▶ **EXERCICE COURT A**:
Répondez aux questions suivantes sur le texte consacré au bilan de Nicolas Sarkozy :
(i) Quelle période d'immobilisme et de non-adaptation du "modèle français" le texte indique-t-il ?
(ii) Qui a épaulé Nicolas Sarkozy lorsqu'il a redonné un rôle à la France en Côte d'Ivoire et en Tunisie ?
(iii) Quelle loi le texte range-t-il parmi les "réformes à réformer" ?
▶ **EXERCICE COURT B**:
Reprenez le texte sur le bilan de Nicolas Sarkozy et poursuivez-le à partir de sa dernière phrase.

La seconde raison qui me poussait à ne pas me prononcer trop tôt, c'est une profonde méfiance vis-à-vis de la gestion par les médias des questions de popularité. Les politiques alignés sur les "people" sont l'objet de phases alternées d'adulation servile et de rejet inconditionnel, et la première phase paraît appeler la suivante. La fixation névrotique d'une partie de l'opinion contre le président, au motif d'un "déficit d'incarnation", les charges internet sur son physique, la haine qui se lisait derrière, tout cela me laisse un certain malaise, et, pour tout dire ne me semble pas républicain. Une monarchie médiatique et son cortège de frustrations infantiles ne me tente décidément pas.

Nous commençons cependant, à un an de la fin du quinquennat, à pouvoir tirer un bilan. Cela nécessite d'isoler ce qui relève des responsabilités propres de Nicolas Sarkozy et ce qui n'en relève pas, sous peine d'être rapidement très injuste.
On sait par exemple que la crise financière de 2008 a rendu impopulaire tous les gouvernants, qu'il y aient bien ou mal réagi. Certaines difficultés sont structurelles, comme celle des rapports entre président et premier ministre sous la Cinquième République. On sait aussi toute la difficulté qu'il y a à réformer en France, et que nous sortons d'une période longue (1988-2007 au moins) d'immobilisme et de non-adaptation, ou d'adaptation marginale, du "modèle français".

Je crois que Nicolas Sarkozy a été bon, ou au moins est parvenu à avoir une vraie influence, chaque fois qu'un homme presque seul, entouré de quelques conseillers techniques, pouvait avoir une influence marquante, du fait de son courage et de sa tenacité. L'opinion s'y intéresse peu, mais sa présidence européenne a été efficace. L'Europe a pu avoir un rôle dans la sortie de la crise géorgienne de 2008. La réaction de Nicolas Sarkozy à la crise financière de 2008 a été à la hauteur, et après le marasme post-révolution tunisienne, et épaulé par Alain Juppé, il redonné un rôle à la France en Côte d'Ivoire et en Tunisie. D'une certaine manière, c'est dans ces affaires qu'il y a une continuité entre l'image de dynamisme donné dans la campagne électorale et l'action présidentielle.

D'autres réformes importantes ont été mises en place, dont le bénéfice politique ne sera pas important, parce qu'elles ne sont pas spectaculaires : je pense à la réforme constitutionnelle, par exemple. D'autres entrent dans la catégorie des "réformes à réformer", mais lancent un mouvement et ouvrent des perspectives ; je crois que c'est le cas de la loi sur l'autonomie des Universités. Le résultat des élections de 2012 et les années qui suivront diront si 2007 a ou non lancé définitivement le pays sur la voie des réformes. Un tel tournant serait important et conduirait sans doute à réévaluer le bilan de Nicolas Sarkozy.

▶ **MATÉRIEL FOURNI**:
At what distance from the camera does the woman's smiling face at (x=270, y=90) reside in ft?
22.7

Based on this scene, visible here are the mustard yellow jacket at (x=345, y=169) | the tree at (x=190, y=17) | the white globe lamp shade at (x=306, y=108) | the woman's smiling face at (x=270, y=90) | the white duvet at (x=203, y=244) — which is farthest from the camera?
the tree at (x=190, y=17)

▶ **RÉPONSE FINALE A**:
(i) La période 1988-2007 au moins.
(ii) Alain Juppé.
(iii) La loi sur l'autonomie des Universités.

▶ **RÉPONSE FINALE B**:
Mais le problème du quinquennat qui s'achève est que les réformes dont a besoin le pays, pour ne pas être de simples réformes d'adaptation, celles dont on ne voit pas comment les éviter mais qui n'enthousiasment personne (type réforme des retraites), pour être à la fois des réformes profondes (ce que n'est pas la réforme des retraites) et des réformes parties prenantes d'un projet plus vaste, dessinant une perspective à moyen terme, ont besoin d'un grand travail collectif, d'une écoute non seulement des "partenaires sociaux" qui ne sont pas toujours des partenaires, mais aussi des citoyens concernés au premier chef par les réformes. On ne réformera pas l'enseignement contre les professeurs, la justice contre les magistrats, l'Université contre les universitaires. Ou plus exactement, pour éviter de sombrer dans l'idéologie béate du dialogue : il faut écouter pour élaborer la réforme qu'un minimum de contrainte politique permettra de faire passer.

On peut minimiser cette contrainte ; il est impossible de la supprimer. Le consensus sur les réformes n'existe pas dès lors que ces réformes supposent des arbitrages. Et la France a laissé passé des années de croissance où l'on pouvait faire des réformes en achetant sa paix.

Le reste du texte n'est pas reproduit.